Pour les visiteurs, cette dimension extérieure rend le musée particulièrement séduisant en combinaison avec une promenade dans le quartier plus large de Laugardalur. Visit Reykjavík note explicitement à quel point Ásmundarsafn s’intègre bien avec des attractions voisines telles que la piscine thermale, le jardin botanique et le Reykjavik Park and Zoo. Ce sont des conseils d’itinéraire utiles, mais cela reflette aussi le ton du musée. Ásmundarsafn n’est pas une institution de haute culture impénétrable nécessitant une journée entière de solemnité. Il peut faire partie d’une journée urbaine plus lente mêlant art, espaces verts, loisirs et ambiance de quartier. Cela convient à la fois au musée et à la ville.
L’emplacement à Sigtún compte aussi d’un point de vue historique. L’histoire du musée note que la zone était autrefois une butte de gravier sur les abords de Reykjavík lorsque la ville a attribué le terrain à Ásmundur. À l’époque, il y avait encore une ferme avec bétail et culture du foin à Laugardalur. Ce détail est magnifique car il rappelle que le musée et la ville qui l’entoure étaient encore en train d’être imaginés. Ásmundarsafn se dresse donc non seulement comme une œuvre d’art mais comme un petit acte de peuplement au cœur d’un Reykjavík du XXe siècle en plein essor.

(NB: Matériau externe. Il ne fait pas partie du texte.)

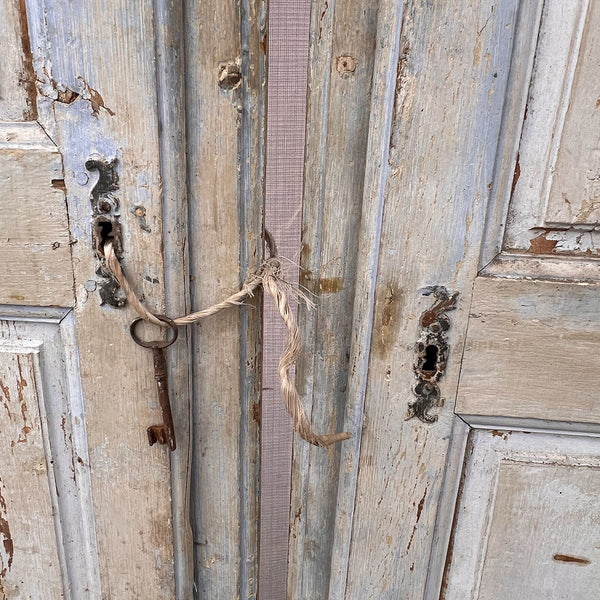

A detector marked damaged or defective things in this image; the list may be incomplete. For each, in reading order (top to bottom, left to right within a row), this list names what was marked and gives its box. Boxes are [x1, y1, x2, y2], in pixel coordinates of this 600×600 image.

rusty key [129, 314, 178, 450]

À l’intérieur, le bâtiment offre une atmosphère très différente de l’extérieur. L’histoire du musée décrit l’ambiance intérieure comme façonnée par les parties disparates du bâtiment, de l’escalier étroit montant dans le dôme au sol en marbre des sections plus tardives réfléchissant la lumière sur des œuvres tridimensionnelles. Le résultat est intime plutôt que grandiose. Même lorsque les références architecturales s’étendent vers Rome, l’Égypte ou la Méditerranée, l’échelle reste humaine et légèrement étrange. C’est l’une des raisons pour lesquelles les visiteurs se souviennent souvent du sentiment de parcourir Ásmundarsafn autant que d’une sculpture unique.
Ásmundarsafn est plus qu’une simple liste de musées de sculpture. Certains visiteurs s’intéressent au Reykjavík Art Museum, d’autres aux studios d’artistes, aux jardins de sculptures ou à une architecture insolite. La réponse plus complète est que le bâtiment, les sculptures, le jardin et l’imagination architecturale d’Ásmundur Sveinsson forment une œuvre cohérente. Le musée n’est pas seulement un conteneur d’art; il fait partie du sens de l’art.
Ce qui demeure souvent dans la mémoire des visiteurs après Ásmundarsafn, c’est un sens renforcé des formes. Reykjavík dehors peut sembler plus plat, plus pratique, plus ordinaire pendant quelques minutes, car à l’intérieur du musée on a traversé un monde où murs, dômes, nervures, volumes et figures semblaient tous penser ensemble. Ásmundarsafn persiste car il montre ce qui peut arriver quand un artiste est autorisé à construire non seulement des objets, mais l’espace dans lequel ces objets continueront à vivre.